◆ Goal of the exercise:
The records below must be written out exactly, with every picture left behind.
=====
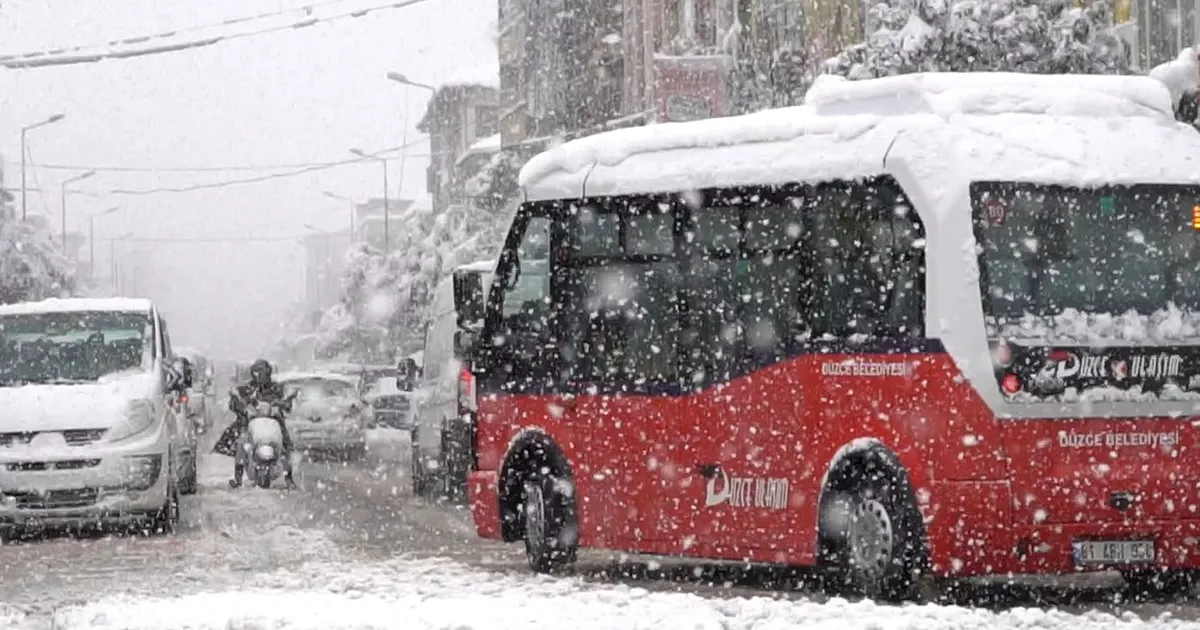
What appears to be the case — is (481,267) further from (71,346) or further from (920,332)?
(920,332)

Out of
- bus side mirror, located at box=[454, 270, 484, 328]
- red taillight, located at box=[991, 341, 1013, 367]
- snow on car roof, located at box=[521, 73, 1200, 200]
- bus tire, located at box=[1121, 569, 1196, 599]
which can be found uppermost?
snow on car roof, located at box=[521, 73, 1200, 200]

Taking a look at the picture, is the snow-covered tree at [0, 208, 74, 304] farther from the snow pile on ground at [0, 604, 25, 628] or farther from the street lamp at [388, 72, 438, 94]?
the snow pile on ground at [0, 604, 25, 628]

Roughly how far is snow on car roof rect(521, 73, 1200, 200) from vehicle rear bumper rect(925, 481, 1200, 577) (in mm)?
1677

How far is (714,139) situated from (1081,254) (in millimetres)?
2807

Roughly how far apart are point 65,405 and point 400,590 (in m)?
8.01

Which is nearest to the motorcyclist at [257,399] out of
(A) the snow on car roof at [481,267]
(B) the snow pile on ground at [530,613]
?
(A) the snow on car roof at [481,267]

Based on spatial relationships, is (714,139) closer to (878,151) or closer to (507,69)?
(878,151)

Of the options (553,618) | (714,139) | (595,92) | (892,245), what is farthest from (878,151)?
(595,92)

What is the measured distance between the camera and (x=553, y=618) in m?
12.3

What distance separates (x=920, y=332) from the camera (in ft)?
44.5

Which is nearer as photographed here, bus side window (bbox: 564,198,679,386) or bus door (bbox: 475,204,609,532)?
bus side window (bbox: 564,198,679,386)

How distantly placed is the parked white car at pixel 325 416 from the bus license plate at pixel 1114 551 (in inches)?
1081

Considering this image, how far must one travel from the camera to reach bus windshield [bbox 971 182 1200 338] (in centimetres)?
1343

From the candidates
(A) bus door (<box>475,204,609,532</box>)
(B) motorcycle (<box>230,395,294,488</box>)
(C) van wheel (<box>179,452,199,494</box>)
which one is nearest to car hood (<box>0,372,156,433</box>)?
(A) bus door (<box>475,204,609,532</box>)
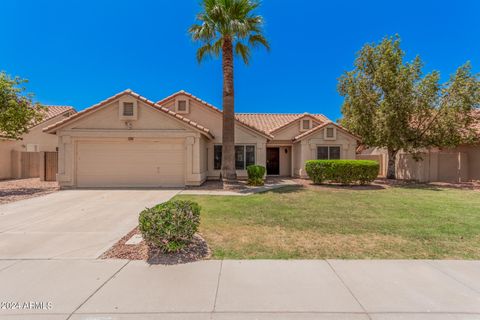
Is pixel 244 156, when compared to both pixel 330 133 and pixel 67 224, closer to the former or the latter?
pixel 330 133

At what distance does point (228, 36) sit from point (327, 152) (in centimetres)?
1099

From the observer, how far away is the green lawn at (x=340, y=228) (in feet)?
15.5

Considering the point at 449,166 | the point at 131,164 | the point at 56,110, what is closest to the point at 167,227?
the point at 131,164

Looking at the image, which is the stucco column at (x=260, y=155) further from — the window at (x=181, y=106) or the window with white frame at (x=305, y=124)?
the window at (x=181, y=106)

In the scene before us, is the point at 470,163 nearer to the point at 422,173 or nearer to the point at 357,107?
the point at 422,173

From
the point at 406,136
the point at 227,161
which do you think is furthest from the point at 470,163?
the point at 227,161

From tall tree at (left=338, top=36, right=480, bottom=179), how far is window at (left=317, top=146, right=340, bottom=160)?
8.70ft

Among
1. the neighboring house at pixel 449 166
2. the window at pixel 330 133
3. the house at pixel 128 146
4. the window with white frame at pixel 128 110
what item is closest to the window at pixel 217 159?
the house at pixel 128 146

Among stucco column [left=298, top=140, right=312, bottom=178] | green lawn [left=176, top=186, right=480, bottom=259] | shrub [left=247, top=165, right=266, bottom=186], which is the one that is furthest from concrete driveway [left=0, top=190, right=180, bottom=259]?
stucco column [left=298, top=140, right=312, bottom=178]

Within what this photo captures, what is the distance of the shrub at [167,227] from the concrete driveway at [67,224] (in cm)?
108

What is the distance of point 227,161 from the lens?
1362 centimetres

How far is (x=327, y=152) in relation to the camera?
1881 centimetres

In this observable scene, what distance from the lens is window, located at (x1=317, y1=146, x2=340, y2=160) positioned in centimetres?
1878

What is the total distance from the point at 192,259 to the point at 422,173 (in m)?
19.2
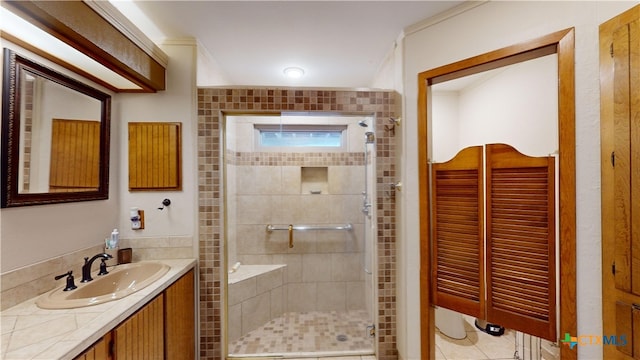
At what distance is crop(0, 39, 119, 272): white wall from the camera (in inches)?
44.9

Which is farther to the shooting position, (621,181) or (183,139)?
(183,139)

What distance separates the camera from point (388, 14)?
5.32ft

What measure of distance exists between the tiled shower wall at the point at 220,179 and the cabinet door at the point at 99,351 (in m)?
0.85

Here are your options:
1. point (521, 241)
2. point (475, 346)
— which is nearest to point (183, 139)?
point (521, 241)

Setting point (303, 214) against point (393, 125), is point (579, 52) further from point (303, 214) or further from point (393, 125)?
point (303, 214)

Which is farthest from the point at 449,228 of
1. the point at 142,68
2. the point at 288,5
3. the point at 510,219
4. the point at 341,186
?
the point at 142,68

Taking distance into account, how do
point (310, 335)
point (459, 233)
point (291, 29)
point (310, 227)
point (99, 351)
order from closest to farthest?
point (99, 351)
point (459, 233)
point (291, 29)
point (310, 335)
point (310, 227)

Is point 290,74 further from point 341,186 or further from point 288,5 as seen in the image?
point 341,186

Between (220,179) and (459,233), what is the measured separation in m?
1.70

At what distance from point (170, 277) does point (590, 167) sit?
2.28 m

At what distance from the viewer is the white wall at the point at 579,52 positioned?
3.76ft

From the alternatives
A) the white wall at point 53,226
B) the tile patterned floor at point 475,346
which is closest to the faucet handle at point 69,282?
the white wall at point 53,226

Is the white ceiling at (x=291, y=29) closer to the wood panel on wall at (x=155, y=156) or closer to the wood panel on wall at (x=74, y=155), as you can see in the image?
the wood panel on wall at (x=155, y=156)

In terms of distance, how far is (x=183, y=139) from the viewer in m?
1.84
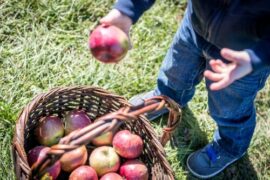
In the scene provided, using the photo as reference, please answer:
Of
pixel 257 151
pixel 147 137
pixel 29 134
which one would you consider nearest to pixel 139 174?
pixel 147 137

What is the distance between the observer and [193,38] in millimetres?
1570

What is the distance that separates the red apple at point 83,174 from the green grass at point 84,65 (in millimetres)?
491

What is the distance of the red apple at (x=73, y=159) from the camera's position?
1.56 m

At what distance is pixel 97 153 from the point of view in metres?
1.61

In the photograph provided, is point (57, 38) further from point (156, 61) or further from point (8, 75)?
point (156, 61)

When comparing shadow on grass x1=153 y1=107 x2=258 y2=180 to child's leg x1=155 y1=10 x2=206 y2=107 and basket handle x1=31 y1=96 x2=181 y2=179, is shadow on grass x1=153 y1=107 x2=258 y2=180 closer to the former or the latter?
child's leg x1=155 y1=10 x2=206 y2=107

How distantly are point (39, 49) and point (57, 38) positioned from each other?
10cm

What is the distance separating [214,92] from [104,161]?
452 millimetres

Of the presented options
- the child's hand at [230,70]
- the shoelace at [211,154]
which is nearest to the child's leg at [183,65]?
the shoelace at [211,154]

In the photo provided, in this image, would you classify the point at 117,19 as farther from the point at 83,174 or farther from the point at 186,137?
the point at 186,137

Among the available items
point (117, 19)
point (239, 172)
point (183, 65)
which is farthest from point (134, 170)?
point (239, 172)

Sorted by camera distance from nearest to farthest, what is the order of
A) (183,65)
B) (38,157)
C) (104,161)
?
1. (38,157)
2. (104,161)
3. (183,65)

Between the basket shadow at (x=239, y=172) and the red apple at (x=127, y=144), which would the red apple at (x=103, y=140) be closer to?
the red apple at (x=127, y=144)

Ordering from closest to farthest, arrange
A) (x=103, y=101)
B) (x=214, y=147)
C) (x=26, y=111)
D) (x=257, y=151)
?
(x=26, y=111)
(x=103, y=101)
(x=214, y=147)
(x=257, y=151)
=====
◆ Task answer:
What appears to be the case — is (481,267) further from (71,346) or further from (920,332)?
(920,332)

Out of
- bus side mirror, located at box=[454, 270, 484, 328]
- red taillight, located at box=[991, 341, 1013, 367]
- snow on car roof, located at box=[521, 73, 1200, 200]
- bus tire, located at box=[1121, 569, 1196, 599]
which can be found uppermost?
snow on car roof, located at box=[521, 73, 1200, 200]

Taking a look at the picture, is the snow-covered tree at [0, 208, 74, 304] farther from the snow pile on ground at [0, 604, 25, 628] or farther from the street lamp at [388, 72, 438, 94]?
the snow pile on ground at [0, 604, 25, 628]

Roughly how far is snow on car roof rect(521, 73, 1200, 200) from vehicle rear bumper rect(925, 481, 1200, 577) (in mm)?
1677

How far is (714,139) situated from (1081,254) (in millimetres)?
2807

Roughly how far apart are point 65,405 and point 400,590 (in m)?
8.01

Which is nearest to the motorcyclist at [257,399] out of
(A) the snow on car roof at [481,267]
(B) the snow pile on ground at [530,613]
?
(A) the snow on car roof at [481,267]

Based on spatial relationships, is (714,139) closer to (878,151) or closer to (507,69)?
(878,151)

Of the options (553,618) | (714,139) | (595,92) | (892,245), what is farthest from (878,151)?
(595,92)

What is the measured distance between the camera and (x=553, y=618) in m?
12.3

What distance separates (x=920, y=332) from the camera (in ft)?
44.5

Which is nearer as photographed here, bus side window (bbox: 564,198,679,386) or bus door (bbox: 475,204,609,532)?
bus side window (bbox: 564,198,679,386)

How distantly placed is the parked white car at pixel 325 416 from the bus license plate at pixel 1114 551 (in inches)?
1081

Considering this image, how far must one travel from the camera to reach bus windshield [bbox 971 182 1200 338] (in centimetres)?
1343

From the candidates
(A) bus door (<box>475,204,609,532</box>)
(B) motorcycle (<box>230,395,294,488</box>)
(C) van wheel (<box>179,452,199,494</box>)
which one is nearest to car hood (<box>0,372,156,433</box>)?
(A) bus door (<box>475,204,609,532</box>)
Is pixel 244 156, when compared to both pixel 330 133 and pixel 67 224, closer to the former or the latter?
pixel 330 133

At what distance does point (228, 36) sit from point (327, 152) (in centimetres)?
1099

From the observer, how far away is the green lawn at (x=340, y=228) (in feet)?
15.5

Considering the point at 449,166 | the point at 131,164 | the point at 56,110, what is closest to the point at 167,227?
the point at 131,164

Looking at the image, which is the stucco column at (x=260, y=155) further from — the window at (x=181, y=106) or the window with white frame at (x=305, y=124)?
the window at (x=181, y=106)

In the scene before us, is the point at 470,163 nearer to the point at 422,173 or nearer to the point at 357,107?
the point at 422,173

From
the point at 406,136
the point at 227,161
which do you think is furthest from the point at 470,163?
the point at 227,161

From tall tree at (left=338, top=36, right=480, bottom=179), how far is window at (left=317, top=146, right=340, bottom=160)?
8.70ft

Among
1. the neighboring house at pixel 449 166
2. the window at pixel 330 133
3. the house at pixel 128 146
4. the window with white frame at pixel 128 110
what item is closest to the window at pixel 217 159?
the house at pixel 128 146

Among stucco column [left=298, top=140, right=312, bottom=178] | green lawn [left=176, top=186, right=480, bottom=259] | shrub [left=247, top=165, right=266, bottom=186], which is the one that is furthest from concrete driveway [left=0, top=190, right=180, bottom=259]?
stucco column [left=298, top=140, right=312, bottom=178]

Within what this photo captures, what is the distance of the shrub at [167,227] from the concrete driveway at [67,224] (in cm)?
108

What is the distance of point 227,161 from the lens?
1362 centimetres

How far is (x=327, y=152) in relation to the camera?
1881 centimetres

In this observable scene, what distance from the lens is window, located at (x1=317, y1=146, x2=340, y2=160) positioned in centimetres?
1878

What is the total distance from the point at 192,259 to the point at 422,173 (in m)?
19.2
At what distance is crop(0, 39, 119, 272): white wall from the camera (in inches)?
44.9

Which is farther to the shooting position, (621,181) or (183,139)?
(183,139)

What distance separates the camera from point (388, 14)?
5.32ft

What measure of distance exists between the tiled shower wall at the point at 220,179 and the cabinet door at the point at 99,351 (in m)?
0.85

Here are your options:
1. point (521, 241)
2. point (475, 346)
— which is nearest to point (183, 139)?
point (521, 241)

Setting point (303, 214) against point (393, 125), is point (579, 52) further from point (303, 214) or further from point (393, 125)?
point (303, 214)

Which is farthest from the point at 449,228 of
1. the point at 142,68
2. the point at 288,5
3. the point at 510,219
4. the point at 341,186
?
the point at 142,68

Taking distance into account, how do
point (310, 335)
point (459, 233)
point (291, 29)
point (310, 227)
point (99, 351)
order from closest to farthest?
point (99, 351)
point (459, 233)
point (291, 29)
point (310, 335)
point (310, 227)

Is point 290,74 further from point 341,186 or further from point 288,5 as seen in the image?
point 341,186

Between (220,179) and (459,233), what is the measured separation in m?
1.70

At what distance from point (170, 277) does point (590, 167) sit?
2.28 m

At what distance from the viewer is the white wall at the point at 579,52 positioned?
3.76ft

From the alternatives
A) the white wall at point 53,226
B) the tile patterned floor at point 475,346
which is closest to the faucet handle at point 69,282?
the white wall at point 53,226

Is the white ceiling at (x=291, y=29) closer to the wood panel on wall at (x=155, y=156) or closer to the wood panel on wall at (x=74, y=155), as you can see in the image?
the wood panel on wall at (x=155, y=156)

In terms of distance, how far is (x=183, y=139) from the viewer in m?
1.84
In the scene provided, using the photo as reference, please answer:
Of
pixel 257 151
pixel 147 137
pixel 29 134
which one would you consider nearest to pixel 139 174?
pixel 147 137

What is the distance between the observer and [193,38] in millimetres?
1570

What is the distance that separates the red apple at point 83,174 from the green grass at point 84,65 (in millimetres)?
491

What is the distance of the red apple at (x=73, y=159) from the camera's position?
1.56 m

At what distance is pixel 97 153 from the point of view in metres?
1.61

In the photograph provided, is point (57, 38) further from point (156, 61) or further from point (8, 75)?
point (156, 61)

When comparing shadow on grass x1=153 y1=107 x2=258 y2=180 to child's leg x1=155 y1=10 x2=206 y2=107 and basket handle x1=31 y1=96 x2=181 y2=179, is shadow on grass x1=153 y1=107 x2=258 y2=180 closer to the former or the latter?
child's leg x1=155 y1=10 x2=206 y2=107

How distantly are point (39, 49) and point (57, 38) positioned from each other?
10cm

What is the distance separating [214,92] from [104,161]?
452 millimetres

Of the presented options
- the child's hand at [230,70]
- the shoelace at [211,154]
which is nearest to the child's leg at [183,65]?
the shoelace at [211,154]

In the photo provided, in this image, would you classify the point at 117,19 as farther from the point at 83,174 or farther from the point at 186,137?
the point at 186,137

Among the available items
point (117, 19)
point (239, 172)
point (183, 65)
which is farthest from point (134, 170)?
point (239, 172)

Sorted by camera distance from nearest to farthest, what is the order of
A) (183,65)
B) (38,157)
C) (104,161)
?
1. (38,157)
2. (104,161)
3. (183,65)

Between the basket shadow at (x=239, y=172) and the red apple at (x=127, y=144), which would the red apple at (x=103, y=140) be closer to?
the red apple at (x=127, y=144)

Ordering from closest to farthest, arrange
A) (x=103, y=101)
B) (x=214, y=147)
C) (x=26, y=111)
D) (x=257, y=151)
?
(x=26, y=111)
(x=103, y=101)
(x=214, y=147)
(x=257, y=151)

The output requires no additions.